Lynn ist sechs Jahre alt und sie hat einen neuen Freund, mit dem sie täglich spielt und redet. Dieser Freund wohnt bei ihr zu Hause und ist für die Umwelt, Eltern, Freunde und Verwandte unsichtbar. Für die Kinderpsychologie ist dies ein ganz normales, ein gesundes Phänomen, wenn Kinder in ihrer “magischen Phase” (ab dem dritten Lebensjahr) die Welt um sich herum mit imaginativem Leben füllen. Was aber, wenn der neue Freund tatsächlich einmal in dem Haus gelebt hat?

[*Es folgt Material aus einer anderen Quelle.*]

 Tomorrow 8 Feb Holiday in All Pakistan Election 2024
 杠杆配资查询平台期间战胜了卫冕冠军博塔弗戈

Melinda und Sam haben sich im vergangenen Jahr ein neues Haus in Blackpool, nördlich von Manchester, gekauft. Es ist ein altes, mehrere hundert Jahre altes Haus mit einer gewissen Geschichte, die nur noch in geringen Teilen rekonstruierbar ist. Nachdem sich der Staub der aufwändigen Sanierungs- und Renovierungsarbeiten gelegt hat, begann ihre Tochter Lynn damit, im vertieften Spiel Selbstgespräche zu führen.

“Ich habe Lynn gefragt, mit wem sie denn da spricht und sie antwortete mir, dass sie mit ihrem neuen Freund Peter spielt. Ich habe mir zunächst nichts dabei gedacht. Es ist nicht ungewöhnlich, dass Kinder imaginative Freunde haben”, so die 38-Jährige.

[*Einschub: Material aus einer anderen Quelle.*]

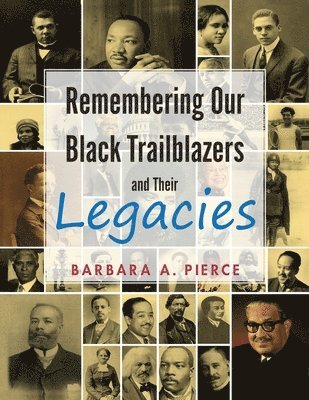 Barbara A Pierce - Remembering Our Black Trailblazers and Their Legacies, Häftad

So wurde es spielerisch fast zur Normalität, dass der imaginative Freund der Tochter in den Alltag der Familie einbezogen wurde. Mit der Zeit lernten sich alle dadurch besser kennen. Eines Tages bekam Melinda dann jedoch Zweifel, ob es sich wirklich um einen imaginativen Freund handelt. “Ich habe Lynn gefragt, woher Peter kommt und sie antwortete mir, dass er aus unserem Haus kommt. Er habe vor uns hier drinnen gelebt und ist im Alter von sieben Jahren gestorben. Dieser Satz traf mich wie ein Schlag.”

“Ich wandte mich an die Stadtverwatung und begann zu recherchieren, wer in diesem Haus gelebt hat und ich fand tatsächlich den Hinweis, dass eine Familie knapp 80 Jahre zuvor das Haus bewohnt hat, die einen Sohn mit Namen ‘P.’ hatte. Für mich war das Beweis genug, dass ‘Peter’ wohlmöglich mehr, als nur ein imaginativer Freund sein könnte.”

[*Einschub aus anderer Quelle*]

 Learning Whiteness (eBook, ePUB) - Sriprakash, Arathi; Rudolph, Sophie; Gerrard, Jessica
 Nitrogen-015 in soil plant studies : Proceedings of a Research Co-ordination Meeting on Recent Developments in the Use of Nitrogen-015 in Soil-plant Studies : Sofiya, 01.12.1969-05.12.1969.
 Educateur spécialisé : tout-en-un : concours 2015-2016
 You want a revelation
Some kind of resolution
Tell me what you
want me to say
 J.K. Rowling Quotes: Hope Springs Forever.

Geändert hat sich für die Familie nichts; denn P. oder Peter scheint eine friedliche Seele zu sein, obgleich die Umstände seines Todes unklar sind. “Darüber möchter Peter nicht reden, hat Lynn mir gesagt und das respektieren wir. Ich glaube auch, dass Peter vielleicht so etwas wie ein Schutzengel meiner Tochter ist.”

Dass dieses Phänomen breiter vorzukommen scheint, als angenommen, zeigt ein thematisch ähnlicher Artikel auf dailymail.co.uk, in dem drei Familien ihre Geschichten über unsichtbare Freunde ihrer Kinder schildern.